Fim da carta-frete divide empresas e autônomos

Uma medida que contrapõe transportadores e caminhoneiros autônomos pode entrar em vigor até o final do ano. A carta-frete, documento utilizado para pagamento dos caminhoneiros sem vínculos empregatícios, objeto da polêmica, será substituída por um cartão de crédito ou outras formas de pagamento caso a emenda à lei do transportador rodoviário de carga, aprovada em junho, seja regulamentada. Os caminhoneiros autônomos comemoram uma situação que consideram como fim de uma ditadura. Por outro lado, as transportadoras do Sul do País veem a nova regra como um retrocesso.

A carta-frete é um documento emitido pelo embarcador ou transportadora e entregue ao caminhoneiro autônomo, no momento da contratação do transporte, a título de adiantamento do pagamento. A carta só pode ser trocada em postos de gasolina, não pode ser descontada em bancos nem em outros estabelecimentos comerciais.

◆ **TAREFAS OBRIGATÓRIAS**
(1) Copie sem alterações os registros, do início deles até a linha que contém "3. point (70, 46)", incluindo ambas as extremidades.
(2) Dê prosseguimento ao texto sobre o fim da carta-frete, começando logo após a última frase apresentada.

Trechos de dados de perguntas espaciais:

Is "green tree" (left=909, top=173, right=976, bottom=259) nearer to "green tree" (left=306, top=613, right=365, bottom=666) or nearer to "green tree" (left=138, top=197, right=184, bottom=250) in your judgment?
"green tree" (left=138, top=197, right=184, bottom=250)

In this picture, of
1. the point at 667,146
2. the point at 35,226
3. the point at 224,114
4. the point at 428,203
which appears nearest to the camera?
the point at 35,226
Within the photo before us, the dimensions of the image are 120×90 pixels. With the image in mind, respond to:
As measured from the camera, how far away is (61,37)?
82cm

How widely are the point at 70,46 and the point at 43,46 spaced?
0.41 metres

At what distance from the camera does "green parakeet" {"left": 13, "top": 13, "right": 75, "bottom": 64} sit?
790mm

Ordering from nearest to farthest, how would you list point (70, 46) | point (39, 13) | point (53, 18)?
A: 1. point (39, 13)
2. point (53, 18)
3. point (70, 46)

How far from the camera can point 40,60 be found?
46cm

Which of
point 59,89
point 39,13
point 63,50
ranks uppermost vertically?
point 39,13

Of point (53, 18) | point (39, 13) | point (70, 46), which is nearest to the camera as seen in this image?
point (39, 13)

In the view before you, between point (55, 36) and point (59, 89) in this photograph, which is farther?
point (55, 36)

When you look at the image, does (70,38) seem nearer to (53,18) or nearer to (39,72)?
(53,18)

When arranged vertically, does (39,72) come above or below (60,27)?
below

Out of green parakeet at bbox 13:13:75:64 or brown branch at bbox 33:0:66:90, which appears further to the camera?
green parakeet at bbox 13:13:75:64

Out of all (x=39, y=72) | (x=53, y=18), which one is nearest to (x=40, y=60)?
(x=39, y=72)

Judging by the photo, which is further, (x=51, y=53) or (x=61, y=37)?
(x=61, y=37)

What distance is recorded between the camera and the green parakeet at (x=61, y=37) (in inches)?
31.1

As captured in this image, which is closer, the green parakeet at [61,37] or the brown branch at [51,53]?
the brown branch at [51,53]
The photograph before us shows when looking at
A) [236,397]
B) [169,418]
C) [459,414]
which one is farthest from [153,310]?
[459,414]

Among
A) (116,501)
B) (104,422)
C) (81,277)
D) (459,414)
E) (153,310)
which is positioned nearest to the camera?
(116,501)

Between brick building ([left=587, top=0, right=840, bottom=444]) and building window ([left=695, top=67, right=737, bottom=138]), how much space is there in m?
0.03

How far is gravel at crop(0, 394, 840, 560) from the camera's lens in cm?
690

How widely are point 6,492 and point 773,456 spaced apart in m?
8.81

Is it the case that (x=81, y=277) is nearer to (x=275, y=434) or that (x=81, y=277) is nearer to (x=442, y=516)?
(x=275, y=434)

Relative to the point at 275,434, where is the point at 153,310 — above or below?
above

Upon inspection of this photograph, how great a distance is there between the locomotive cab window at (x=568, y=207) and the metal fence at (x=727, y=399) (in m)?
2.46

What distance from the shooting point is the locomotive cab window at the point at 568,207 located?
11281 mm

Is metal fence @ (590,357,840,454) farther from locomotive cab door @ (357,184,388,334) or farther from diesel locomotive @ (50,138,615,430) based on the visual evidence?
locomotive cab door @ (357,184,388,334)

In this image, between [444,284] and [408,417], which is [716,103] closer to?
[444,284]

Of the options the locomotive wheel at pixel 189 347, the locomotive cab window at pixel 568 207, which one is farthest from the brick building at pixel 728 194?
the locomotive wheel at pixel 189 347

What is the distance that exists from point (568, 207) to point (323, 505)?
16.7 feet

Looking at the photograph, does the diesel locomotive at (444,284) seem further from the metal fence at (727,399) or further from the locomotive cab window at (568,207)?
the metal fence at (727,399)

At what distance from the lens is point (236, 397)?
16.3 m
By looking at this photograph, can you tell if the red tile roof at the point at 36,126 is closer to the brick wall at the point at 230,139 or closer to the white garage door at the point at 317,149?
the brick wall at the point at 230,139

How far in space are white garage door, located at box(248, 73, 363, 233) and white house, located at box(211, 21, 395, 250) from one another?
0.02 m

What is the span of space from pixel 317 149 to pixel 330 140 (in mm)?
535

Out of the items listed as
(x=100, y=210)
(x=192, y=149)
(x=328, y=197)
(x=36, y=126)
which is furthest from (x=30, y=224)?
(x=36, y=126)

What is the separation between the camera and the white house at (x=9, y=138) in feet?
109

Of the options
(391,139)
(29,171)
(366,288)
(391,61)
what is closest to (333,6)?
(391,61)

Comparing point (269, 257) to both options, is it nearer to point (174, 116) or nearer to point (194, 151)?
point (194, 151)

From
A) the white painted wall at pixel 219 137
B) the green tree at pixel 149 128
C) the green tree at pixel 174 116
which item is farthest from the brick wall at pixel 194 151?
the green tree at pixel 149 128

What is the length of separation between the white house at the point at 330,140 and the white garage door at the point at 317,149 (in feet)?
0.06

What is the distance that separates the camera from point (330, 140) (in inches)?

◆ **RESULTADOS**
(1)
Is "green tree" (left=909, top=173, right=976, bottom=259) nearer to "green tree" (left=306, top=613, right=365, bottom=666) or nearer to "green tree" (left=138, top=197, right=184, bottom=250) in your judgment?
"green tree" (left=138, top=197, right=184, bottom=250)

In this picture, of
1. the point at 667,146
2. the point at 35,226
3. the point at 224,114
4. the point at 428,203
which appears nearest to the camera?
the point at 35,226
Within the photo before us, the dimensions of the image are 120×90 pixels. With the image in mind, respond to:
As measured from the camera, how far away is (61,37)?
82cm

How widely are the point at 70,46 and the point at 43,46 spaced?
0.41 metres

At what distance from the camera does "green parakeet" {"left": 13, "top": 13, "right": 75, "bottom": 64} sit?
790mm

Ordering from nearest to farthest, how would you list point (70, 46) | point (39, 13) | point (53, 18)?
A: 1. point (39, 13)
2. point (53, 18)
3. point (70, 46)

(2)
O problema é que a troca do documento só é feita em postos credenciados e mediante a compra de um percentual do valor em combustível, sobre os quais é comum a cobrança de ágio. O restante do valor do transporte é entregue ao caminhoneiro em dinheiro ou cheque. Segundo o presidente da União Nacional dos Caminheiros (Unicam), José Araújo China da Silva, os postos chegam a cobrar de R$ 0,15 a R$ 0,20 a mais por litro de diesel. A carta-frete começou a ser utilizada por caminhoneiros e embarcadores há mais de cinco décadas. “Só que a realidade naquele tempo era diferente. Não havia muitos bancos e o número de transportadoras era muito menor do que hoje. Passados 50 anos, o sistema, que antes funcionava, hoje causa prejuízo para os caminhoneiros autônomos”, afirma China da Silva.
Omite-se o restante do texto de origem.